» **PROBLEM**
Produce an exact copy of the lines from the line containing "How far is [85,127]" through the last line of the entries below, and only those lines.

» **EXERCISE INPUTS**
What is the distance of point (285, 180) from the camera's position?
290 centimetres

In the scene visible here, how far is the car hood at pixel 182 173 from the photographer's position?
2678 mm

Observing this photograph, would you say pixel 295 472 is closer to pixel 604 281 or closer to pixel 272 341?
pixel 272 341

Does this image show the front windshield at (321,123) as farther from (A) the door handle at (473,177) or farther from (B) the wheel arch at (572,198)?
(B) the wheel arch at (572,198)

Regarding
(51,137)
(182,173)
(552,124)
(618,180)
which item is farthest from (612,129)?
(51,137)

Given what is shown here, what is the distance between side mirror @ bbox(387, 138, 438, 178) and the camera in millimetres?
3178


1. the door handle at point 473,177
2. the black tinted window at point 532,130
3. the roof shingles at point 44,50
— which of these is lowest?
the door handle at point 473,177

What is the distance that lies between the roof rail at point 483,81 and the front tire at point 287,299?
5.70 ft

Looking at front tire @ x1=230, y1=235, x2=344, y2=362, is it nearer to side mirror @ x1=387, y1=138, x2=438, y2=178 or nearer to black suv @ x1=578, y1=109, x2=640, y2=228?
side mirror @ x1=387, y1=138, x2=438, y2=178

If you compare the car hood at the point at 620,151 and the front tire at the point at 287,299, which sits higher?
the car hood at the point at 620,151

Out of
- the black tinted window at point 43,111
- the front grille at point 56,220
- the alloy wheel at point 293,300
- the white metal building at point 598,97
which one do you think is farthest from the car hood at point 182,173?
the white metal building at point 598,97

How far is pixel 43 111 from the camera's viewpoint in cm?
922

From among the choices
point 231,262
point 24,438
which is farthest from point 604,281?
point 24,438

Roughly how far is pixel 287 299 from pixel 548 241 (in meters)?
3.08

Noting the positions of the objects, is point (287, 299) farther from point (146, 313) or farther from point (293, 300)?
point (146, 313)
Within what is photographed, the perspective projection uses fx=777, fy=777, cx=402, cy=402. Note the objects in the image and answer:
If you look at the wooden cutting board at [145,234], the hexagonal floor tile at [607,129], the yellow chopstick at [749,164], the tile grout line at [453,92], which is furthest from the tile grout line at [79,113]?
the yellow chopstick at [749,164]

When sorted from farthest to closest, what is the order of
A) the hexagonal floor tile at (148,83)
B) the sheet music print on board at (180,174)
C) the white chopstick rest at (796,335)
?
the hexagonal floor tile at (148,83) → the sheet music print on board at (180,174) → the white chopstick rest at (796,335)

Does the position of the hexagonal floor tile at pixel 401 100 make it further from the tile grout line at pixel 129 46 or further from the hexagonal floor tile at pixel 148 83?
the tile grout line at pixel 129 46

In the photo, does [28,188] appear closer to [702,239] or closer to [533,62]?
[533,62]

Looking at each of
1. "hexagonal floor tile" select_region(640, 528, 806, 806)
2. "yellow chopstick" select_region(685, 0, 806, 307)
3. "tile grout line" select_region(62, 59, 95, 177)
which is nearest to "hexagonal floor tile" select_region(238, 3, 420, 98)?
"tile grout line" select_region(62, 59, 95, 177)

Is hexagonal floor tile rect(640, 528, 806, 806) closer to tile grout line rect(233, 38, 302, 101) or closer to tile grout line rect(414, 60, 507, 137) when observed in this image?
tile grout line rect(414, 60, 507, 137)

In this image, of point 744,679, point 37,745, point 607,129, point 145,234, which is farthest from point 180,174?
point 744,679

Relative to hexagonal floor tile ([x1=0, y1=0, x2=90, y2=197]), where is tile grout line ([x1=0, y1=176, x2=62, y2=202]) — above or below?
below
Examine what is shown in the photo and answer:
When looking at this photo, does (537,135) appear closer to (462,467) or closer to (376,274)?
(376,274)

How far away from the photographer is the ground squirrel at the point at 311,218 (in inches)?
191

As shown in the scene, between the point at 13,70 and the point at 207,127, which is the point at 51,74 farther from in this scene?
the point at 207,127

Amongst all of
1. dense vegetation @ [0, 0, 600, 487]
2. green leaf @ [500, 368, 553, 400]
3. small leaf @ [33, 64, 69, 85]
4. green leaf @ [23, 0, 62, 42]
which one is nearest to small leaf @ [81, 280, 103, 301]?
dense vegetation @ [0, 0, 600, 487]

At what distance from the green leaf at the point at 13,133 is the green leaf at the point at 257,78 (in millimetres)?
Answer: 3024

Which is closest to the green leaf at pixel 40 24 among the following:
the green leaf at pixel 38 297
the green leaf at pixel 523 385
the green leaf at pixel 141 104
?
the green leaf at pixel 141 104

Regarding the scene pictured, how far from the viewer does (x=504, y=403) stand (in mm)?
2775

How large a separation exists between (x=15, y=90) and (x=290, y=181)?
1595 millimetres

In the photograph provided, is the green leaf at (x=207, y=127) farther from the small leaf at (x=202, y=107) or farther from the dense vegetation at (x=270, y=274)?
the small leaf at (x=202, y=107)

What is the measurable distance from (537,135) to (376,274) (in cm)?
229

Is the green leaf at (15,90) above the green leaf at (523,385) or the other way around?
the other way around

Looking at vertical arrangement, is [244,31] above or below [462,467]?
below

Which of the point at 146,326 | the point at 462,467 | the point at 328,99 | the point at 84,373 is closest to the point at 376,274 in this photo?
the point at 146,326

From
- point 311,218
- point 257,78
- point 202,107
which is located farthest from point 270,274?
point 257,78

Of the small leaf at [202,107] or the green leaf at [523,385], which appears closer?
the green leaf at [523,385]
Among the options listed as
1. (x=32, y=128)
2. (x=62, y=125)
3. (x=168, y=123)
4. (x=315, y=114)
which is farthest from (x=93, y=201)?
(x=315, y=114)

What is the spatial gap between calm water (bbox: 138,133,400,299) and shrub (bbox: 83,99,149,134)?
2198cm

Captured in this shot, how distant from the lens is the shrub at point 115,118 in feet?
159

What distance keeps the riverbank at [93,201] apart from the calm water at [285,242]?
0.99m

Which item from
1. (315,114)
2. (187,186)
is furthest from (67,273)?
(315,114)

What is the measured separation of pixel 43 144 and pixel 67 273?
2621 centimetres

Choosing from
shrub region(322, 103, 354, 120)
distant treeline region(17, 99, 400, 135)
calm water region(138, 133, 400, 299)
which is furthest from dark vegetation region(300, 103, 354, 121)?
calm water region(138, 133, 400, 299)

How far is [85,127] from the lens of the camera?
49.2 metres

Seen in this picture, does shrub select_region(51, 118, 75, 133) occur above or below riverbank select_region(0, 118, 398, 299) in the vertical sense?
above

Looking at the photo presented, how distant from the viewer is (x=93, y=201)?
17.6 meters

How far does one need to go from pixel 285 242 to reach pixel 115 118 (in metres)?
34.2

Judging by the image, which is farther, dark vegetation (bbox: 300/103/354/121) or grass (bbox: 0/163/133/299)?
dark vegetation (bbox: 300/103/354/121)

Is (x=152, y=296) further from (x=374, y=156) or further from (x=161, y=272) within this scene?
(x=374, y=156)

» **WRITTEN SOLUTION**
How far is [85,127] from the lens of the camera?
49.2 metres

Seen in this picture, does shrub select_region(51, 118, 75, 133) occur above or below riverbank select_region(0, 118, 398, 299) in the vertical sense?
above

Looking at the photo presented, how distant from the viewer is (x=93, y=201)?
17.6 meters

How far does one need to go from pixel 285 242 to reach pixel 115 118 (in metres)?
34.2

Judging by the image, which is farther, dark vegetation (bbox: 300/103/354/121) or grass (bbox: 0/163/133/299)?
dark vegetation (bbox: 300/103/354/121)

Is (x=152, y=296) further from (x=374, y=156) or further from (x=161, y=272) within this scene?
(x=374, y=156)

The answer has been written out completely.